Uğuralp, “Şu anda Türkiye’de süt ürünlerinin ihracatı gayet iyi gidiyor. İhracatın olması, iç piyasayı domine ediyor. Gıda piyasasını etkileyen bir başka faktör de küresel ısınma diyebiliriz. Mevsimler birbirine karıştı. İlkbaharla sonbahar kalmadı. Mevsim geçişlerinin çok sert olması, gıda hususunda farklılıklar yaratıyor. Önümüzdeki dönemde belki de su sıkıntısı çekeceğiz. Arazilerimizin, suyumuzun kıymetini bilmemiz gerekiyor. Aynı şekilde sütün de kıymetini bilmeliyiz. Su olmazsa tarım olmaz. Tarım olmazsa hayvancılık olmaz. Hayvancılık olmazsa süt de peynir de biter. Ödemiş özelinde düşünecek olursak Ödemiş için dünyanın en verimli üç ovasından biri diyebiliriz. Bizim bölgemiz, yakın çevremizde yetiştirilen pek çok ürünü çok daha verimli şekilde veriyor. Yılda 3-4 defa mahsul veren topraklar üzerinde yaşıyoruz. Bütün bu olumlu yanlarının dışında şöyle de bir sıkıntımız var. Bizim ovamız küçük. Arazi metrekaresi ya da dönüm olarak düşünürsek buradaki hayvancılığa bu bölgenin otu çöpü yetmiyor. Böyle olunca araziler de parasal olarak çok kıymetlendi. Yurt dışında hayvancılıkta çok ileride olan bölgelerde hayvancılık açık merada yapılıyor. Hayvanlar uçsuz bucaksız yerlerde otluyor. Oralarda bizim verdiğimiz hayvan yemini hayvanların otladığı alan üzerine karabiber gibi ekiyorlar. Fakat biz küçük arazilerde mera hayvancılığı yapamadığımızdan hayvan yemi çok yediriyoruz o da maliyetlerimizi yükseltiyor” diye konuştu.
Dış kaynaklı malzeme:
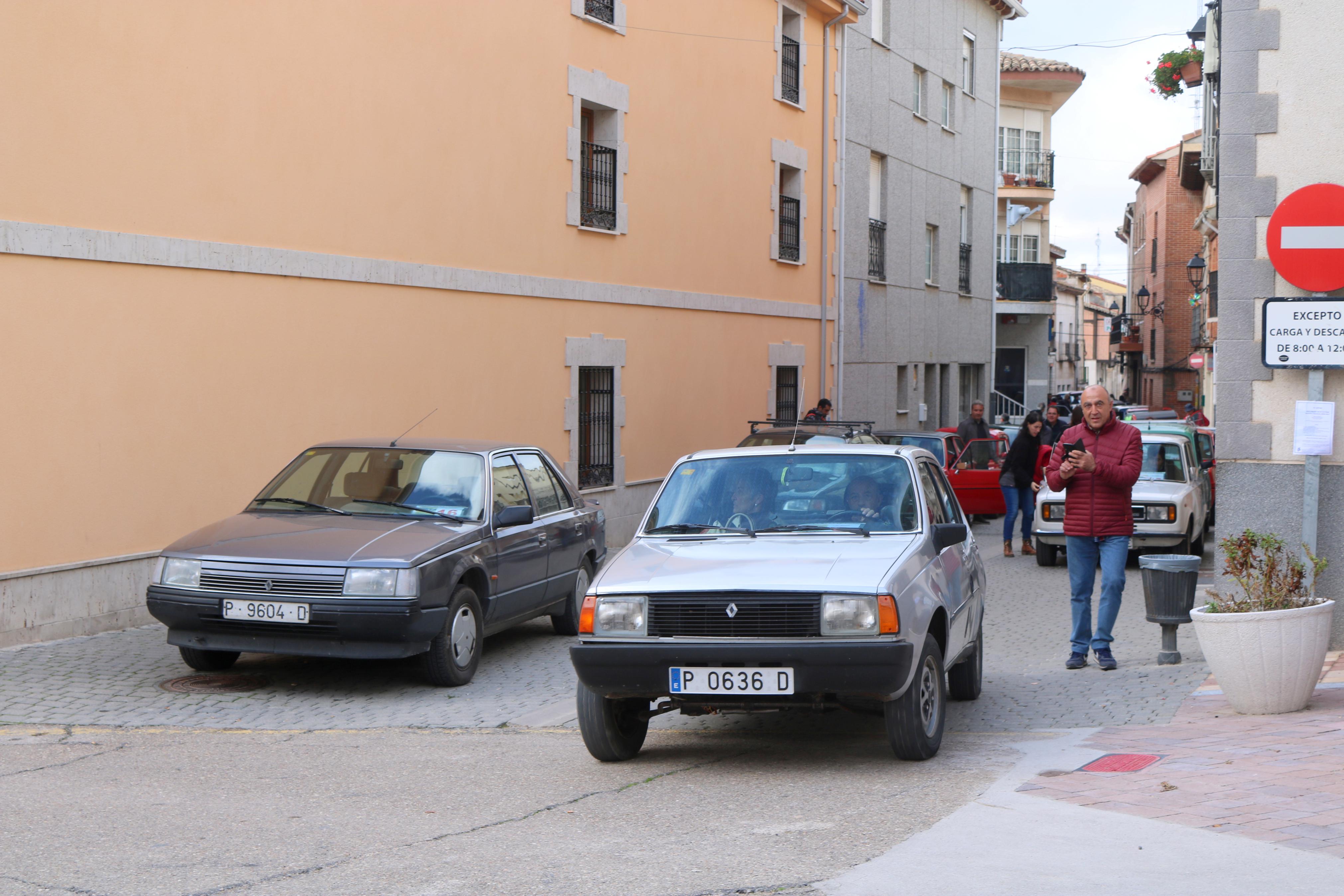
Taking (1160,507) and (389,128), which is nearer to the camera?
(389,128)

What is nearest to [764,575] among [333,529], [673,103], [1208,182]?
[333,529]

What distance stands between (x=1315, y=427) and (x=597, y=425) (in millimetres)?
10523

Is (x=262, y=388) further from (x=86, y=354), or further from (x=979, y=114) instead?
(x=979, y=114)

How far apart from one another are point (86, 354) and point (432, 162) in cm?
500

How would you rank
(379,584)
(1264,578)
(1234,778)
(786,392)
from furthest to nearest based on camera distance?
1. (786,392)
2. (379,584)
3. (1264,578)
4. (1234,778)

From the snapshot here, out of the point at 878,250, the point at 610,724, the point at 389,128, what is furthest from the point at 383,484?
the point at 878,250

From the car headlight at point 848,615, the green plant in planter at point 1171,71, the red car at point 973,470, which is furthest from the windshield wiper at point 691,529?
the green plant in planter at point 1171,71

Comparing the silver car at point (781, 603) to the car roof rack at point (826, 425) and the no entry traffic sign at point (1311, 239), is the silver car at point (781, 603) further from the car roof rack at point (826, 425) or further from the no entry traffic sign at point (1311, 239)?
the car roof rack at point (826, 425)

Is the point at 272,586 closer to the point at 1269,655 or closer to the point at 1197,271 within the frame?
the point at 1269,655

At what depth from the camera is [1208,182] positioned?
40031 mm

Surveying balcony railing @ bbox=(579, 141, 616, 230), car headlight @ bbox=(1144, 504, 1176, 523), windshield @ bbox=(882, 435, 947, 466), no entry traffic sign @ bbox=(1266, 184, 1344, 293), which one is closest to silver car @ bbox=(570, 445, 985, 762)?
no entry traffic sign @ bbox=(1266, 184, 1344, 293)

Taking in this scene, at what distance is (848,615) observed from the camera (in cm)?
645

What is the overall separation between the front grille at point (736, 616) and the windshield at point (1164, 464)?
38.3 feet

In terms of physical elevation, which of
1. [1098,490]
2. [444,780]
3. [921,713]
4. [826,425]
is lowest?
[444,780]
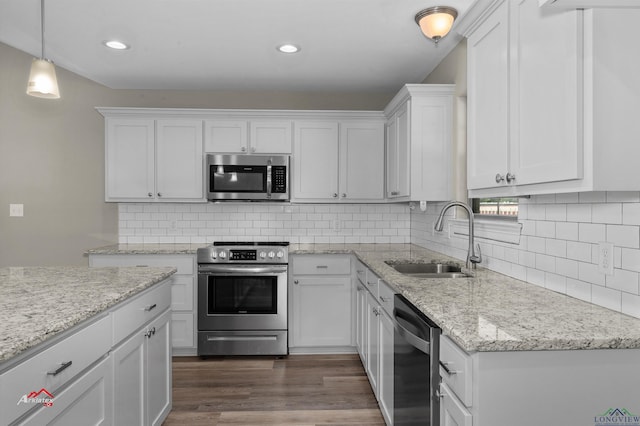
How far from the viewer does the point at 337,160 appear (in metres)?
3.85

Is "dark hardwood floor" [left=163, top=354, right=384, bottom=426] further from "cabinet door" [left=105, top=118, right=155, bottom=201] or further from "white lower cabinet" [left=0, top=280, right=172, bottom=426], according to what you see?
"cabinet door" [left=105, top=118, right=155, bottom=201]

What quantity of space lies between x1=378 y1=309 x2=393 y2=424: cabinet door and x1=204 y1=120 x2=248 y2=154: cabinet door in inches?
85.7

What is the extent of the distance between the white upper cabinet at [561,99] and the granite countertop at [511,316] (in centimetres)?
43

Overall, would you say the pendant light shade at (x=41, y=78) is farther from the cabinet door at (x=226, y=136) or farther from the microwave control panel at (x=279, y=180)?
the microwave control panel at (x=279, y=180)

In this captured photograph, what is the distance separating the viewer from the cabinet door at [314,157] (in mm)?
3830

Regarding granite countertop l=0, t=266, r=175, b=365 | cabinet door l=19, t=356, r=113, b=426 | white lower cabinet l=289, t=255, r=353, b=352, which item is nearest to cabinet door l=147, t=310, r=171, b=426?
granite countertop l=0, t=266, r=175, b=365

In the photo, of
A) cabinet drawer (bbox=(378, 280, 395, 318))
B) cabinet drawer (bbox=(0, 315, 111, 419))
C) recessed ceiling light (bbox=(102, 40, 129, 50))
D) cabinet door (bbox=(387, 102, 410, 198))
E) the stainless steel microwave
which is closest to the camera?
cabinet drawer (bbox=(0, 315, 111, 419))

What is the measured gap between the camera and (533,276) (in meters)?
1.96

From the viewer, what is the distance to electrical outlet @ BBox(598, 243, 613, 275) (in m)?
1.47

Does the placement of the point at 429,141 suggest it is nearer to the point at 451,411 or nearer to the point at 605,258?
the point at 605,258

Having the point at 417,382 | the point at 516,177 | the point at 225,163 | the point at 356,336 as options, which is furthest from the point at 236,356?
the point at 516,177

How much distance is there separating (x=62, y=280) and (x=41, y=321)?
0.77m

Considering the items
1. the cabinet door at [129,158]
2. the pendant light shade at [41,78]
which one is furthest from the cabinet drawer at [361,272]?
the pendant light shade at [41,78]

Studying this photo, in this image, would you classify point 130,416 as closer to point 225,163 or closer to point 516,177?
point 516,177
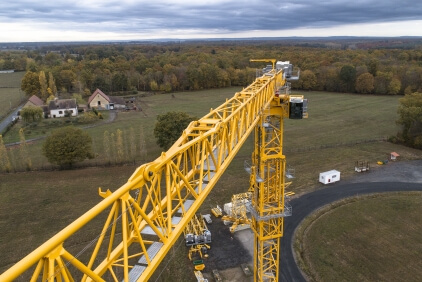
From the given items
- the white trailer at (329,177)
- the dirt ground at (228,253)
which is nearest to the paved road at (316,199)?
→ the white trailer at (329,177)

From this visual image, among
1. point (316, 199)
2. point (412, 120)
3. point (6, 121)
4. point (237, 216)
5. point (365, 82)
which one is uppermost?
point (365, 82)

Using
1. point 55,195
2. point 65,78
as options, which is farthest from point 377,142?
point 65,78

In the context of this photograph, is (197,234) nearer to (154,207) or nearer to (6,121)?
(154,207)

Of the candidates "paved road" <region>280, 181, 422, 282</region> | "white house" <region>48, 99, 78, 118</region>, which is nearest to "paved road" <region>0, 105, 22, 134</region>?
"white house" <region>48, 99, 78, 118</region>

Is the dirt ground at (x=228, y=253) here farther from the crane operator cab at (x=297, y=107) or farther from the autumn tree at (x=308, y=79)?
the autumn tree at (x=308, y=79)

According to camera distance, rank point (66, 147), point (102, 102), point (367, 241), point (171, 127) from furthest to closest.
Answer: point (102, 102) → point (171, 127) → point (66, 147) → point (367, 241)

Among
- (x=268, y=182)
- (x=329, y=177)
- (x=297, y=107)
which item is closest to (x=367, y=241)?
A: (x=329, y=177)
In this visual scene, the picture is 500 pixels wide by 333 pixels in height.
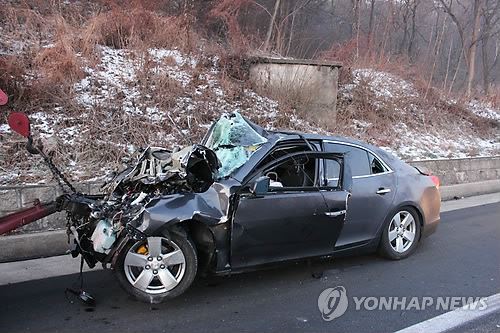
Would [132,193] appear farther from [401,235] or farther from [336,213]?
[401,235]

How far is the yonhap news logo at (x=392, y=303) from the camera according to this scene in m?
4.45

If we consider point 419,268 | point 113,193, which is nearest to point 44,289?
point 113,193

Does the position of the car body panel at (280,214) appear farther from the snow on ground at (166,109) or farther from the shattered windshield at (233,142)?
the snow on ground at (166,109)

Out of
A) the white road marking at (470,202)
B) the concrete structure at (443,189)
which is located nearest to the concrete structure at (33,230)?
the concrete structure at (443,189)

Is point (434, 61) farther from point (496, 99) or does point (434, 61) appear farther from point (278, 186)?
point (278, 186)

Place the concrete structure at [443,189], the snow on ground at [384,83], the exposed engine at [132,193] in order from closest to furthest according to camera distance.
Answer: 1. the exposed engine at [132,193]
2. the concrete structure at [443,189]
3. the snow on ground at [384,83]

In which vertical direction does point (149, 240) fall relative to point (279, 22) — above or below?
below

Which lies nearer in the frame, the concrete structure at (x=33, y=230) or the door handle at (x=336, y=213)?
the door handle at (x=336, y=213)

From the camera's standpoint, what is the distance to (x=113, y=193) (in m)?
4.72

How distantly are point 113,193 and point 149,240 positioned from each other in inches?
27.6

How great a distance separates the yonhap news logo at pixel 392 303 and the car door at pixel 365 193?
78 centimetres

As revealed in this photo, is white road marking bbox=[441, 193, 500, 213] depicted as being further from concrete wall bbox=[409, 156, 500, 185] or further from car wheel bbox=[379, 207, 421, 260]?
car wheel bbox=[379, 207, 421, 260]

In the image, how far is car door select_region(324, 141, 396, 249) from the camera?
540 cm

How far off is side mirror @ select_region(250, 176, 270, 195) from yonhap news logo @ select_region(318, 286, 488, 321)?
45.7 inches
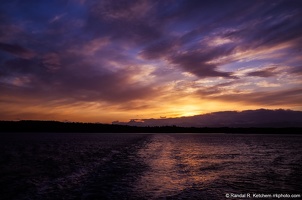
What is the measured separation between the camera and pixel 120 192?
20.1 metres

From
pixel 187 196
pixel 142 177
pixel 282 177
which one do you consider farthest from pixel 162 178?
pixel 282 177

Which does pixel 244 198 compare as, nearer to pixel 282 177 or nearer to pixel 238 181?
pixel 238 181

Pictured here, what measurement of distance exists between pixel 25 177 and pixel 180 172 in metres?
15.6

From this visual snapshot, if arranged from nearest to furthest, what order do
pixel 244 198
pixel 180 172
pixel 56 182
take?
pixel 244 198 → pixel 56 182 → pixel 180 172

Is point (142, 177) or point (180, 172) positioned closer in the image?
point (142, 177)

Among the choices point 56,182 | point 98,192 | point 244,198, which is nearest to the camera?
point 244,198

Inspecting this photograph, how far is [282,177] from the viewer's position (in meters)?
26.8

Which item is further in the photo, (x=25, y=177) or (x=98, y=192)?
(x=25, y=177)

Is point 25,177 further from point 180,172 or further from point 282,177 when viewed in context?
point 282,177

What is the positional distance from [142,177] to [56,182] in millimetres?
7812

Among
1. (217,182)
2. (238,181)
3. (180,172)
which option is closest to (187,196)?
(217,182)

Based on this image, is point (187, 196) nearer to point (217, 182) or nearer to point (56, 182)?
point (217, 182)

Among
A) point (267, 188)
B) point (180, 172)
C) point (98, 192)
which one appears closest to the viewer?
point (98, 192)

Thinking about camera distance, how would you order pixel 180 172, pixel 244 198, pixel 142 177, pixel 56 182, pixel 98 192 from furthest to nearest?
pixel 180 172 → pixel 142 177 → pixel 56 182 → pixel 98 192 → pixel 244 198
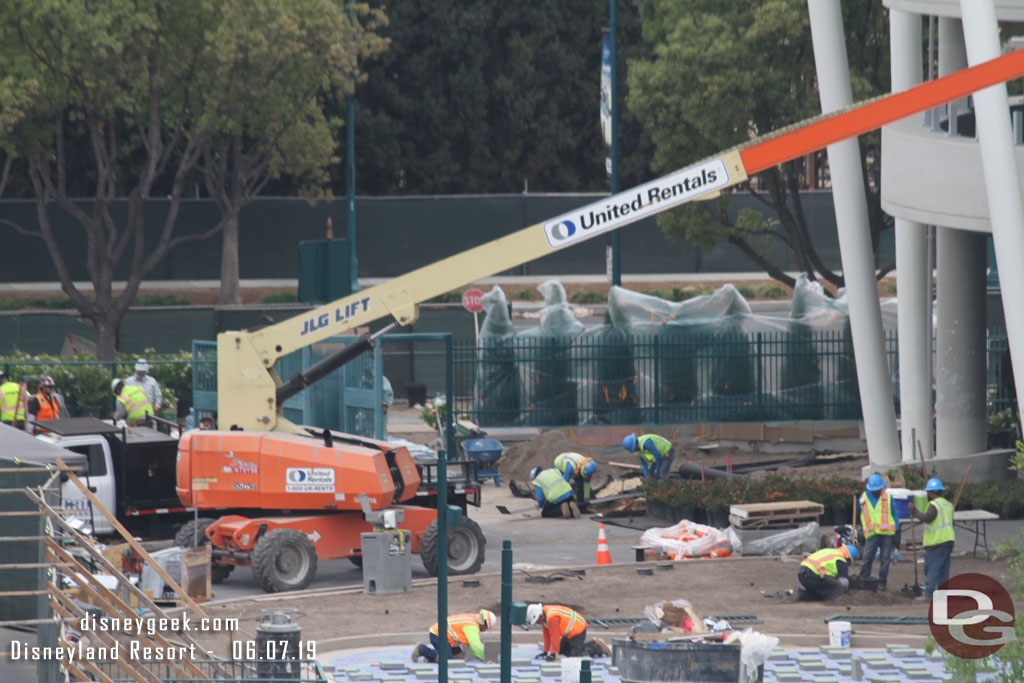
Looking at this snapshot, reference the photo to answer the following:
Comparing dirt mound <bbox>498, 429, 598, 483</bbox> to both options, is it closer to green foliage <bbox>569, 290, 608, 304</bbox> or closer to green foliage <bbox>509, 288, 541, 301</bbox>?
green foliage <bbox>569, 290, 608, 304</bbox>

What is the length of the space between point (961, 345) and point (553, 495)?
8581 mm

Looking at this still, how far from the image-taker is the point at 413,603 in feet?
61.8

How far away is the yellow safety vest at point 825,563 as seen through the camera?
18578 millimetres

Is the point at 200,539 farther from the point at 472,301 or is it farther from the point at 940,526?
the point at 472,301

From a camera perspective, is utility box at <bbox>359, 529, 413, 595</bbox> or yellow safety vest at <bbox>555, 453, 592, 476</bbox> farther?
yellow safety vest at <bbox>555, 453, 592, 476</bbox>

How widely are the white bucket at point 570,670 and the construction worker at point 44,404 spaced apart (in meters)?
14.0

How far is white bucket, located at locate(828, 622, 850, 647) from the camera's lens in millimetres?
16703

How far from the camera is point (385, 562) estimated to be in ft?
63.0

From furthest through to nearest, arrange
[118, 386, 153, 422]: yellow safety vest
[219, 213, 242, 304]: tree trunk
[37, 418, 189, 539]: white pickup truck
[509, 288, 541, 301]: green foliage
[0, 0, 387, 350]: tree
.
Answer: [509, 288, 541, 301]: green foliage < [219, 213, 242, 304]: tree trunk < [0, 0, 387, 350]: tree < [118, 386, 153, 422]: yellow safety vest < [37, 418, 189, 539]: white pickup truck

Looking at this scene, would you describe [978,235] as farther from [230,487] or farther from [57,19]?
[57,19]

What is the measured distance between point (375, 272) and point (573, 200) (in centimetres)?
833

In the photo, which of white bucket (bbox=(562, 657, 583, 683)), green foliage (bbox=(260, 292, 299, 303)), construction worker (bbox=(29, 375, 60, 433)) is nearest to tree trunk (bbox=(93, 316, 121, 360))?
construction worker (bbox=(29, 375, 60, 433))

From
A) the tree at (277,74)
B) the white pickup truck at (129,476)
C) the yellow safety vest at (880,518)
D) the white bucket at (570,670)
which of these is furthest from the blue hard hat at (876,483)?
the tree at (277,74)

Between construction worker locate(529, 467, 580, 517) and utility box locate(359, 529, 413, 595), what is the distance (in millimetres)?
5391
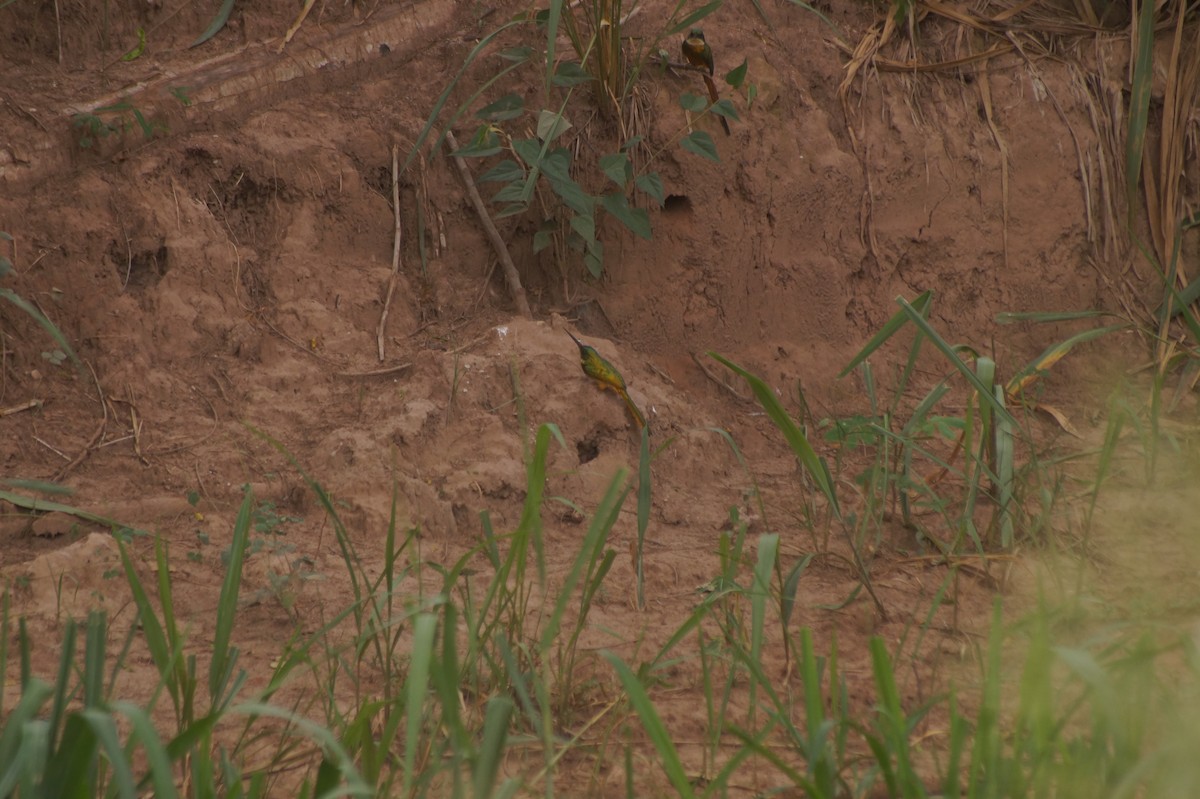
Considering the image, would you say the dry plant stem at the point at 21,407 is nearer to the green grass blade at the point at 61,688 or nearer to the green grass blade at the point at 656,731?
the green grass blade at the point at 61,688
“Elimizdeki imkanları değerlendirmezsek daha çok artış olacak”
Dolar ve eurodaki yükselişle zamlanan hayvan yemlerinin üreticiyi de etkilediğini kaydeden Uğuralp, ”Devletimiz, sütün fiyatını 1 lira 40 kuruş yaptı. Şu anda maliyetlerden müstahsil memnun, para kazandıklarını düşünüyorum. Süt fazla olduğu zaman devlet alıyor, süt tozu yapıyor. Eksik olduğu zaman da fazla almayı bırakıp kendi kendine o döngüyü sağlıyor. Sistem aslında güzel ama perakende sektöründe çift haneli enflasyonla beraber yükseliş olmadığını söylemek imkansız. Süt, peynir, zeytin ve birçok gıda maddesinde fiyat artışı görmek mümkün ama genel olarak gıda maddelerinin tümünde artış görülüyor. Şunu da belirtmek gerekir ki, biz suyumuzu güzel kullanmazsak elimizdeki imkanları güzel değerlendirmezsek temel gıda maddelerinin fiyatı daha çok artış gösterecek. Bu ülkede serbest piyasa ekonomisi var. Devlet isterse bu ekonomiyi kaldırır, süt ürünlerindeki fiyatı tek fiyata indirger. Ama o zaman kaliteli ve kalitesiz olan ürün nasıl ayrışacak? Kullanılan sütün kalitesi farklı, ürün farklı, emek farklı” dedi.
“Eski insanlar, eskisinden fazla et ve peynir tüketiyor”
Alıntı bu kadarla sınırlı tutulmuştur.